I find I work best with others. Can I send you my latest PPT deck for a talk? =)
I can relate to “Procrastination Hierarchy” as I am a college student who finds herself constantly procrastinating. I tend to do tasks that I prioritize over the ones I don’t very often. I find it interesting how you say that this method can be used as motivation. I find myself doing this often and I didn’t even realize that I was using it as motivation to complete some tasks that I was putting off.
This was a very interesting read! I’m glad others are just as motivated to clean their bathrooms and organize their clutter as soon as a deadline for something else approaches – it’s good to know I’m not alone! It was great to read about this idea of a procrastination hierarchy and how it can be helpful in a certain way.

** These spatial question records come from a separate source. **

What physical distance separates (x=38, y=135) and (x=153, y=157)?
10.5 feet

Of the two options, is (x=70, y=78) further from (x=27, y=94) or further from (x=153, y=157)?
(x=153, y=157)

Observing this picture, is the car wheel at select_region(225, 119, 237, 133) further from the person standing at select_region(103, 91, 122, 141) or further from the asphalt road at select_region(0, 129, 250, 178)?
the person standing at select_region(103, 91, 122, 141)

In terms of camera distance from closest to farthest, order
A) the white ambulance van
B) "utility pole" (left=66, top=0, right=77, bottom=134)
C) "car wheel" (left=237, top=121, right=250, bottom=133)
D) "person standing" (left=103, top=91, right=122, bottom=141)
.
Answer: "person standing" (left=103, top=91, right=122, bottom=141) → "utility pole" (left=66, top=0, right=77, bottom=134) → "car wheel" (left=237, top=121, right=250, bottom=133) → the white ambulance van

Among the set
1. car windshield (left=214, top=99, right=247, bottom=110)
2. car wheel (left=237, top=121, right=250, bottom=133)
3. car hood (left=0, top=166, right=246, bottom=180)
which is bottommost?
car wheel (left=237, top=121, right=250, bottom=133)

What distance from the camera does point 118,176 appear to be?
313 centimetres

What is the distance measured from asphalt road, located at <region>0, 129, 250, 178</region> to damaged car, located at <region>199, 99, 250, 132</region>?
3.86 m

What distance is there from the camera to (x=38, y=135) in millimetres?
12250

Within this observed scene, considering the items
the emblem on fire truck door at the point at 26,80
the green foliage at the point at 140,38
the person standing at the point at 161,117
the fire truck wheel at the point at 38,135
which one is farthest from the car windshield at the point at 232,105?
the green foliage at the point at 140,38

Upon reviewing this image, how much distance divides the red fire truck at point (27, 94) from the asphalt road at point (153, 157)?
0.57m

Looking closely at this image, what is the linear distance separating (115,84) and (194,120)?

Thanks for posting such a relevant piece,
I totally understand doing “everything under the sun” before I have to try and make myself get to some other task that needs to be done. Although, I do like your take on procrastination. Usually when I procrastinate, I do something else that is productive, but I always feel worse or still upset that I keep pushing off a task. After reading your article, next time I feel the need to procrastinate, I won’t feel so bad and do other tasks that I need to get done in the meant time. This way, all of my tasks will get done and the ones I procrastinated on will get done as well, but presumably last. Do you have any recommendations or techniques to minimize or control procrastination?
Procrastination is almost inevitable for me when it comes to me and schoolwork. Being in college and being stuffed in a sea of school work can just make you not want to do any work. It was really interesting that how you discussed prioritizing tasks over others can become a motivation and how we can use procrastination as almost as a push to get work done.
Really interesting piece. Similar principles apply to pain management. The act of directing energy and attention towards an experience in the body that is relatively more positive (thus differentiating), is a way to mobilize energy and help the body move out of fight-flight-freeze into greater regulation.
Reading this makes me really interested in the physiology of motivation as it relates to feelings of overwhelm. In the past, it helped me to understand that procrastination is a form of “flight” that actually contributes to anxiety. So, as tasks get checked off the list, energy that was locked up in a kind of feedback loop of avoidance/anxiety while things were being put off becomes available for other things. The ability to recognize this and more importantly, to feel these internal shifts can help with intrinsic motivation. My morning “to do” lists now include things as simple as eating breakfast and brushing my teeth because of the motivation boosts that small successes provide.
You mentioned that Genna Douglass wrote a piece connecting motivation to self-regulation. Could you please provide a reference for this?
The piece I mentioned by Genna Douglass has not been published, but when I asked her about it, she said she made many of the same points here: Finding Links between Vitality and Authenticity.
Interesting point about pain management. I do sometimes direct my attention to the foot (or knee or arm…) that is not hurting to try to distract myself from the experience of pain in the other. Never thought of that as dampening the fight or flight.
You’ve made me curious about the physiology of motivation. I’ll do some looking.